The age old adage, "Sell in May and stay away" may prove to be the best piece of advice one can take in this period of uncertainty.
Valuations Remain High
After eight long years, it is finally looking like the current bull market may slow to an end. At around 2,350, the S&P 500 is approximately 2% off its all-time high set in March.
The current trailing twelve month PE, calculated with "as reported" earnings, is well above the historical mean of 15.65x, at 26.43x. Prior to the bubble of the late 90s-early 00's, this level had not been reached since the late 19th century.
S&P 500 LTM PE Ratio
Additionally, the Shiller PE10 Ratio, which is calculated on average inflation-adjusted earnings from the previous ten years, is likewise historically elevated. Currently reading 28.92x, it is higher than during the financial crisis of 07-08 and is nearing the 30x level seen in 1929 prior to the Great Depression.

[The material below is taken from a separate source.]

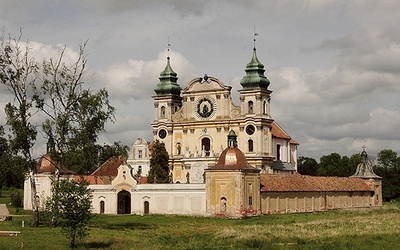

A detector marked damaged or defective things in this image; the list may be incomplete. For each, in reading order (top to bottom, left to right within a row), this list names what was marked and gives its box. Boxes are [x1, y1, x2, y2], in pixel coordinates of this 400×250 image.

rusty metal roof [260, 175, 374, 192]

While PE ratios by no means signal an imminent business cycle downturn, they do point to the fact that at current prices, stocks are commanding a high premium relative to actual earnings, rather than analyst estimates. As the Federal Reserve continues to raise rates, the cost of capital will increase, further pressuring the earning power of individual companies, and thus valuations should begin to normalize.
It should also be noted that according to the Global Financial Stability Report recently issued by the IMF, a sharp increase in interest rates could result in the default of around 10% of U.S. corporations, due to their already strained interest coverage ratios.
Trump Administration Ineffectiveness
After nearly three months in office, it is fairly evident that the current administration will continue to face struggles in getting new pro-business legislation through Congress. Between in-fighting in the GOP and fierce opposition from the democrats, it is unlikely that produces the wide sweeping measures promised during the campaign. Earlier this week, Treasury Secretary Mnuchin admitted that tax reform would take longer than originally planned. If the current trend continues, it is likely that the "Trump Trade" will begin to unwind, further pressuring the already tired market.
Geopolitical Risks Abound
According to South Korea's largest news agency, Yonhap, following North Korea's failed missile launch over the weekend, the U.S. has deployed two additional aircraft carriers to the region, which will arrive in the coming weeks. This move will likely further anger North Korean officials, who have labeled former similar acts as 'provocative' and have vowed to react with force. As shown in the recent missile attack on Syria, the Trump administration is willing to escalate conflicts without warning. This has further increased the risk of a surprise shock to markets around the world, should the administration decide to take similar measures against the DPRK.
Likewise, there is noted market risk in the upcoming presidential election in France, in which candidates Le Pen and Macron vie for the top spots. The election is largely regarded as a fight over the fate of the European Union, as Le Pen is vehemently anti-EU, and Macron has campaigned for remaining in the 28-member organization. If Le Pen manages victory, the implications would be the heightened risk of the ultimate collapse of the EU. The first election will be held on April 23, and the run-off election will be held on May 7.
Source: The Telegraph
Areas For Opportunity
In an effort to conserving your portfolio value, seek out risk protection securities such as SPDR's gold ETF (NYSEARCA:GLD), which is an ETF that seeks to reflect the performance of gold bullion. Gold has long been seen as a safe-haven asset, and as seen in the price movement of the precious metal over the last five months, a move into the sector may very well provide a significant return in the medium term.
Even though the Utilities sector is often seen as a solution to adding stability to a portfolio, companies in this industry generally have a low interest coverage ratio (calculated as EBITDA/interest expense). As the Federal Reserve continues to raise rates, these companies could see pressure to profitability, as interest expenses increase. Steer clear of smaller utilities companies, as they will not have the portfolio strength to weather a downturn in performance.
Finally, if you hold S&P 500 ETFs such as the SPDR S&P ETF (NYSEARCA:SPY) or the iShares Core S&P 500 ETF (NYSEARCA:IVV), a fairly simple hedge would be to write call option contracts for at least a portion of your holdings to help generate additional income, while protecting yourself from volatility through the summer.
In conclusion, given the increasingly risky market environment, it may be prudent to take profits while they remain. Portfolio reallocation to reflect a more conservative balance, including U.S. Treasury bonds and gold, will help protect your portfolio from market volatility, that is becoming more and more likely. As always, continue to monitor the global market atmosphere and determine the levels of risk you're willing to take before making a significant shift to your portfolio.
Disclosure: I/we have no positions in any stocks mentioned, and no plans to initiate any positions within the next 72 hours.
I wrote this article myself, and it expresses my own opinions. I am not receiving compensation for it (other than from Seeking Alpha). I have no business relationship with any company whose stock is mentioned in this article.